Text under study =>
■ ■ ■ ■ ■

Both the national and major non-national marques (i.e. Toyota, Honda, Mazda) posted strong double-digit yoy growths for Dec 2020, broadly underpinned by a confluence of factors: i) initial expectations of Dec 2020 being the final month of sales tax exemption, ii) new model launches, iii) on-going promotional campaigns and iv) lower financing costs. Consequently, Dec 2020 TIV soared to 68.8k (+25.5% yoy) – the second highest monthly volume in history (Dec 2015 hit a record high of 69.4k), bringing total 2020 TIV to 529.4k (-12.4% yoy). Amongst the notable outperformers for December were: Perodua (+37% on sturdy sales for its best-selling Myvi, Axia & Bezza models), Honda (+60% propelled by the launch of the new Honda City) and Mazda (+87% partly off a low base due to delays in car pricing approvals).
Notwithstanding a pandemic-hit 2020, Proton registered 108.5k (+8.3% yoy) volume sales for 2020 underpinned by volume growth in Persona, Iriz, Exora and Saga and supplemented by the newly launched X50. Meanwhile, Mazda recorded 12.1k (+4.2% yoy), partly coming off a low base in 2019 due to delays in car pricing approvals. All in, the national carmakers had a relatively decent 2020, as overall market share rose to 62% (vs 2019: 56%).

■ ■ ■ ■ ■

Given data =>
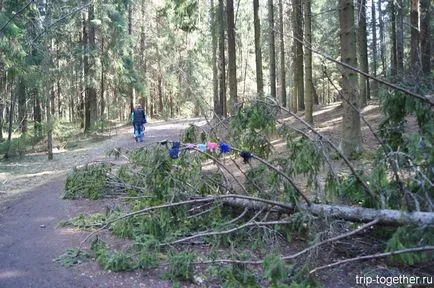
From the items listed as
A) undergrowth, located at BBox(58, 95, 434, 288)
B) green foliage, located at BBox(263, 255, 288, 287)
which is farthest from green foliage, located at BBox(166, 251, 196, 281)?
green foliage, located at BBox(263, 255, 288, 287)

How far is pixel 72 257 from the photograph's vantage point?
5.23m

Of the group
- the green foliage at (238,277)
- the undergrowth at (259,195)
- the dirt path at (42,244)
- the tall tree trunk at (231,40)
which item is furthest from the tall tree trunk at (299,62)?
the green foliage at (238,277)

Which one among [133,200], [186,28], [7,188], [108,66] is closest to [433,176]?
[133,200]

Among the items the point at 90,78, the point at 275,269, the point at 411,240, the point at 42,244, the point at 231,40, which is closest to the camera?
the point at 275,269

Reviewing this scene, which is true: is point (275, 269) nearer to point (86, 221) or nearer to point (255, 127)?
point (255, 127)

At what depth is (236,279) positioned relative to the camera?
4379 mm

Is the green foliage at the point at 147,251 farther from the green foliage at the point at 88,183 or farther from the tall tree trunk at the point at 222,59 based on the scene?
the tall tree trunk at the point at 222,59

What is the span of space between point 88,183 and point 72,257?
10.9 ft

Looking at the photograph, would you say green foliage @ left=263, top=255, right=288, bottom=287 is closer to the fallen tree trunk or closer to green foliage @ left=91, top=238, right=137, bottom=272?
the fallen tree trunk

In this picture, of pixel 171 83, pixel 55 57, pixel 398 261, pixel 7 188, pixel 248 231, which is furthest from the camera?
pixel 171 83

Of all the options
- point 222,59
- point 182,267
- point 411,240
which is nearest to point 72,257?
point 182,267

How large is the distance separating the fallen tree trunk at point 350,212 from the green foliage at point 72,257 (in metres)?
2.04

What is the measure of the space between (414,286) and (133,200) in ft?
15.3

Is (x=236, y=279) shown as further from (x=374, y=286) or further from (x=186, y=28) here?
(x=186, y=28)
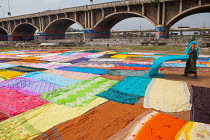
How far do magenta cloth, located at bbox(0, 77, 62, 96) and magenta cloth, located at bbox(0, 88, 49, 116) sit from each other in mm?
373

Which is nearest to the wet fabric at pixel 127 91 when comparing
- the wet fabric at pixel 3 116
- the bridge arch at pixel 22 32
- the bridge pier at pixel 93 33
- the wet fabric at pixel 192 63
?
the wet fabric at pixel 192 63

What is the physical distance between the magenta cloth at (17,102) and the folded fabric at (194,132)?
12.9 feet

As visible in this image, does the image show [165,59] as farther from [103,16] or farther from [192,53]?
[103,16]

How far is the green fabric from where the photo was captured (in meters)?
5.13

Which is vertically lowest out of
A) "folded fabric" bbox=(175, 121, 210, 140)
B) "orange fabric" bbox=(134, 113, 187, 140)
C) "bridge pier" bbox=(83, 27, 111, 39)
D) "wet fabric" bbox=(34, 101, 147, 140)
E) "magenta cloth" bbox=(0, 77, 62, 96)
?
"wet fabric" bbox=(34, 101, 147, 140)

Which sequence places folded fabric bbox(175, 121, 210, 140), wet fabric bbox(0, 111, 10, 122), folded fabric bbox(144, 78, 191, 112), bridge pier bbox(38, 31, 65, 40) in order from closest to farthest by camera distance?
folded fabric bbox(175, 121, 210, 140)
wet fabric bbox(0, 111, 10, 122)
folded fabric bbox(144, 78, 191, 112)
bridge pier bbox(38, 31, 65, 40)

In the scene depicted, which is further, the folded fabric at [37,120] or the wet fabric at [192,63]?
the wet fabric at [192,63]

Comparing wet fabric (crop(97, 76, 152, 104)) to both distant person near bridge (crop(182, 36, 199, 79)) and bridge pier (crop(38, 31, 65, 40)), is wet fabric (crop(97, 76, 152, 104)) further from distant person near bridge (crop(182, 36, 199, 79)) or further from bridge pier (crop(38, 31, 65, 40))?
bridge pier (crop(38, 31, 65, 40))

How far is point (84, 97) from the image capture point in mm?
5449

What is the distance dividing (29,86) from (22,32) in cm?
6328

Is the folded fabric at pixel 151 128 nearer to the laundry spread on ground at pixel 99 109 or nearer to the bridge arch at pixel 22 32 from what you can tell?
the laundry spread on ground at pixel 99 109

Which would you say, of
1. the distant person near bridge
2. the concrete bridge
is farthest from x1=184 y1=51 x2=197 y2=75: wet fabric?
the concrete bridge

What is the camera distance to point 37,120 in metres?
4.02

■ ■ ■ ■ ■

Task A => Check each statement against the report on 2020 car sales. (i) December 2020 had the highest monthly sales volume on record. (ii) Proton sold more cars in 2020 than in 2019. (iii) Honda's December growth came from the launch of the new Honda City. For each one, answer yes or no and quote the exact words from the report that settle it.
Task B => Sum up the report on 2020 car sales in two sentences.
Task C => Continue the report on 2020 car sales after its last sentence.

Answer A =>
(i) No: "the second highest monthly volume in history (Dec 2015 hit a record high of 69.4k)"
(ii) Yes: "Proton registered 108.5k (+8.3% yoy) volume sales for 2020"
(iii) Yes: "Honda (+60% propelled by the launch of the new Honda City)"

Answer B => December 2020 car sales jumped 25.5% from a year earlier to 68.8k, the second-highest month on record, helped by the expected end of the sales tax exemption, new models, promotions and cheaper financing, though full-year 2020 sales still fell 12.4% to 529.4k. Despite the pandemic, Proton's 2020 sales rose 8.3% to 108.5k, and the national carmakers' overall market share grew to 62% from 56% in 2019.

Answer C =>
Looking ahead, with the sales tax exemption in place until June 2021, we foresee car sales growth to remain well supported. Subsequent to a better-than-expected 2020 TIV, we project 2021 to grow c.9.5% to 580k (MAA’s forecast: 570k), from 540k earlier, mainly as we raise Perodua and Toyota (incorporated in our UMWH note) volume sales to 230k and 65k respectively. That said, our 2021 projections remain below that of 2019 levels of 602.9k units, in consideration of: i) high element of car sales brought forward in 2020, ii) strict lockdown measures and iii) frail macro backdrop likely to affect big-ticket item sales.
We remain Neutral on the sector with MBM Resources as our relative preference in the sector, riding on 22.6%-owned Perodua’s leadership and having a strong balance sheet (net cash of RM160m; or RM0.40 sen/share) to withstand any potential downturn. Up/downside risks could come from: i) loosening/tightening of auto financing for car buyers; ii) fluctuation of RM vs US$/JPY; and iii) a greater-thanexpected pick-up/slowdown in the economy.